Das Fahrzeug ist mit einem Rettungsassistent/in bzw Notfallsanitäter/in und einem Rettungssanitäter/in besetzt.

Das Basisfahrzeug ist ein Mercedes-Benz Sprinter mit Automatik-Schaltung. Der Kofferauf- und Ausbau wurde von der Firma Strobel Aalen durchgeführt.

Zur Ausstattung gehören unter anderem folgende Gegenstände:
Notfallrucksack, Kindernotfallkoffer, Absaugpumpe, Beatmungseinheit, EKG-Defi-Einheit, Perfusor, verschiedene Halskrausen, KED-System, Schaufeltrage, Spineboards, Vakuummatratze, Kinderrückhaltesystem, Fahrtrage, Tragestuhl, Verbrennungsset.

 

 

Schwerlast-Rettungswagen

Von außen sieht das Vehikel mit dem Rufnamen 1/83-9 in der DRK-Rettungswache 1 aus wie ein normaler Rettungswagen: Es handelt sich dabei jedoch um einen Schwerlast-Transporter (S-RTW). Seit Februar 2017 ist dieser an der Kieselbronner Straße 46 stationiert. Er kommt immer dann zum Einsatz, wenn Menschen, die mehr als 180 Kilogramm wiegen oder aufgrund ihrer Körperfülle nicht mit einer gewöhnlichen Trage sicher transportiert werden können, ins Krankenhaus gebracht werden müssen.

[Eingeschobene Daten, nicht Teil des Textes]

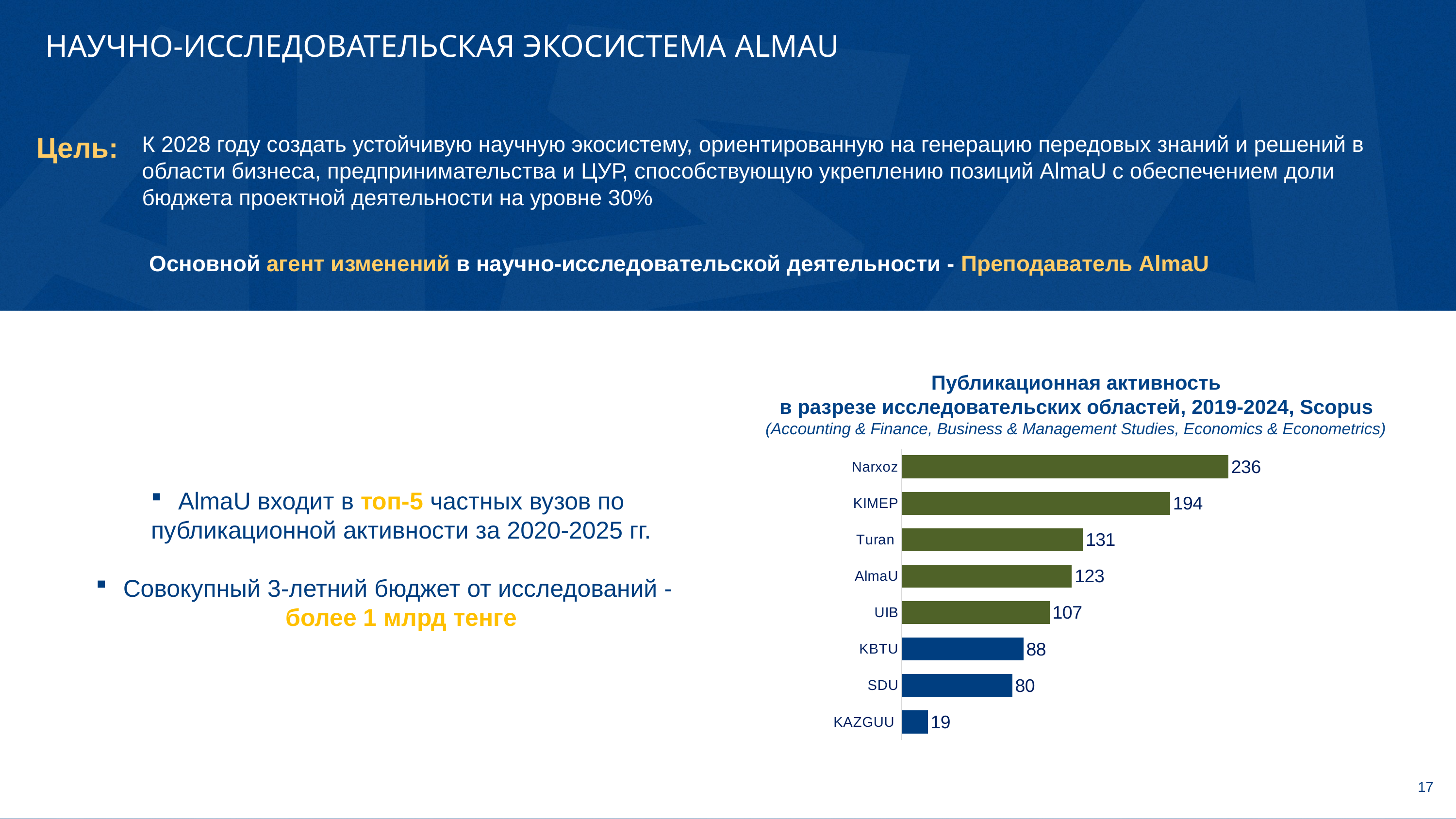
What is the value for AlmaU? 123 What database is named in the chart title? Scopus What is the difference between the values for Narxoz and KIMEP? 42 What is the value for Narxoz? 236 How many bars are coloured green? 5 Which is larger, the value for UIB or the value for SDU? UIB What is the difference between the values for Turan and AlmaU? 8 How many universities are shown in the chart? 8 Which university has the highest value? Narxoz Which university has the lowest value? KAZGUU What is the value for KBTU? 88 What kind of chart is shown? Bar chart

Zum Einsatz kommt der S-RTW aufgrund eines geplanten Termins in einer Klinik oder im Rahmen eines Notfalleinsatzes. Wenn sich vor Ort herausstellt, dass es sich um einen sehr schweren Patienten handelt, dann kann das Spezialfahrzeug über die Integrierte Leitstelle nachgefordert werden. Mit bis zu 300 Kilogramm kann die Spezialtrage belastet werden. Auch weitere, an hohe Belastung angepasste Hilfsmittel zum Transport des Patienten - das Spineboard und ein Tragetuch mit Gleitkufen - gehören zur Ausstattung des S-RTW. Die Anschaffungskosten des "nackten" S-RTW beliefen sich auf rund 150 000 Euro. 130 000 Euro davon tragen die Krankenkassen. Die restliche Summe muss der Kreisverband aus eigenen Mitteln aufbringen. Hinzu kommt noch die medizinische Ausrüstung, die auch mit einem deutlich vierstelligen Betrag zu Buche schlägt. Da das Fahrzeug 4,9 Tonnen auf die Waage bringt, brauchen die Rettungskräfte noch den Zusatzführerschein C1.